Nel
1966, il professore D'Amico, vicino di pianerottolo e amico di mio
padre, mi comunicò alla fine della quotidiana ripetizione di
inglese, di comunicare a casa che si era deciso a venderla. Ormai
settantenne, non la portava più a spasso nemmeno la domenica. La
Giulietta, posteggiata sotto casa, la salutavo ogni giorno rientrando
da scuola e poi dall'alto infilando la testa tra la penultima e
l'ultima barra del balcone. Era proprio nuova e rossa, non sembrava
certo un'auto d'epoca. Piuttosto era il professore D'Amico che
sembrava un uomo d'epoca, con la sua veste da camera bluvelluto con
cordoncino intrecciato e pendaglio di raso, la giacca di cachemire
quadrettato fogliasecca, i capelli gonfi, riccioluti, biancobambagia.

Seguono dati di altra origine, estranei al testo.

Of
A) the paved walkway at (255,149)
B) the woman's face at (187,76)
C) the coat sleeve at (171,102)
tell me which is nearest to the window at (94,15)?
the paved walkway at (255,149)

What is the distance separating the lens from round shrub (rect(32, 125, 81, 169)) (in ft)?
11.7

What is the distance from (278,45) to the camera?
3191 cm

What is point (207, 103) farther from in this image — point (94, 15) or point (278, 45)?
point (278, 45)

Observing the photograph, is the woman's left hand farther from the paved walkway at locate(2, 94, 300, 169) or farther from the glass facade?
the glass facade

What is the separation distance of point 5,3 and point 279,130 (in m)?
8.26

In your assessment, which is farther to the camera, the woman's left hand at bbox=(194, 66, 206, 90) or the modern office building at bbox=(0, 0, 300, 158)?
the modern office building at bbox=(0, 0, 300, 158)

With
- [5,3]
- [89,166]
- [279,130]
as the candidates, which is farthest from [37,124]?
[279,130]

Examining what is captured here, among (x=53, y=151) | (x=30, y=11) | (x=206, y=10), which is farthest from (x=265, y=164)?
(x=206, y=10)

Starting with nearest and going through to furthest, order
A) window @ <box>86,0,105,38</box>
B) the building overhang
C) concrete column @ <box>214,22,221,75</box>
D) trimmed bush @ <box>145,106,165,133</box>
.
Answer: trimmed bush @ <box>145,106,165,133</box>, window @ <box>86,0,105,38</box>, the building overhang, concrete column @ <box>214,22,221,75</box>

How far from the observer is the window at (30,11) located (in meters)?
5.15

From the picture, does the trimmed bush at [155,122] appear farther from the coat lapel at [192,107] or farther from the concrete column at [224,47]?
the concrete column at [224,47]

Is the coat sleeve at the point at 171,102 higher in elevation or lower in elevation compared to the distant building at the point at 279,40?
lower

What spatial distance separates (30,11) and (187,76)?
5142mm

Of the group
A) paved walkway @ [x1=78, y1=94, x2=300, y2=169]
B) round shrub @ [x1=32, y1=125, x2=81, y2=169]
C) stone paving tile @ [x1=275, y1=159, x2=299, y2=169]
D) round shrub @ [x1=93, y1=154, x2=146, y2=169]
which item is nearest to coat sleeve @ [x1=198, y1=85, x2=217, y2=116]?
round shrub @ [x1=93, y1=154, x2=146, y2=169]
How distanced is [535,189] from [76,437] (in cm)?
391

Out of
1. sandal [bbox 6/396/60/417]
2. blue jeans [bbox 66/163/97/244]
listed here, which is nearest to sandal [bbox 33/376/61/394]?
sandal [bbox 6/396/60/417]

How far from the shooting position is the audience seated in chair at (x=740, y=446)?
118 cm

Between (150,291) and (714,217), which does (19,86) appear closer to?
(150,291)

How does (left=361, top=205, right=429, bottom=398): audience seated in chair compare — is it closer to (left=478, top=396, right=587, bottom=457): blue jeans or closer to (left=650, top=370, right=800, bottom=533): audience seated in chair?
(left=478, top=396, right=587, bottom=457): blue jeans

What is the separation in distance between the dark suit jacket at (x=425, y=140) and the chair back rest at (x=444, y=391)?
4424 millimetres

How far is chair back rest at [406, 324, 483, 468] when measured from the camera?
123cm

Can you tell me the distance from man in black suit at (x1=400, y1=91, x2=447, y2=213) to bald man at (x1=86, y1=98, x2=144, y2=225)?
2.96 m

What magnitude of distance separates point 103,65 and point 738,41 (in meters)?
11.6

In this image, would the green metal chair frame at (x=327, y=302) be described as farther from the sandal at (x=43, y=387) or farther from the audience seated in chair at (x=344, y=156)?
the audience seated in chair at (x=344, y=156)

Mio padre impiegò una settimana prima di declinare l'amichevole
prelazione. Sudava come una bestia e capimmo, mio fratello e io, che
ci odiava perché rappresentavamo l'unico ostacolo con le nostre
gambette già ingombranti anche per una 2 + 2 (che Giulietta nemmeno
lo era). Alla sua scomparsa mi accontentai di una Politoys in
scala1:41. Da grande persi la testa per il culetto basculante di una
duetto spider codatonda. Red Juliet.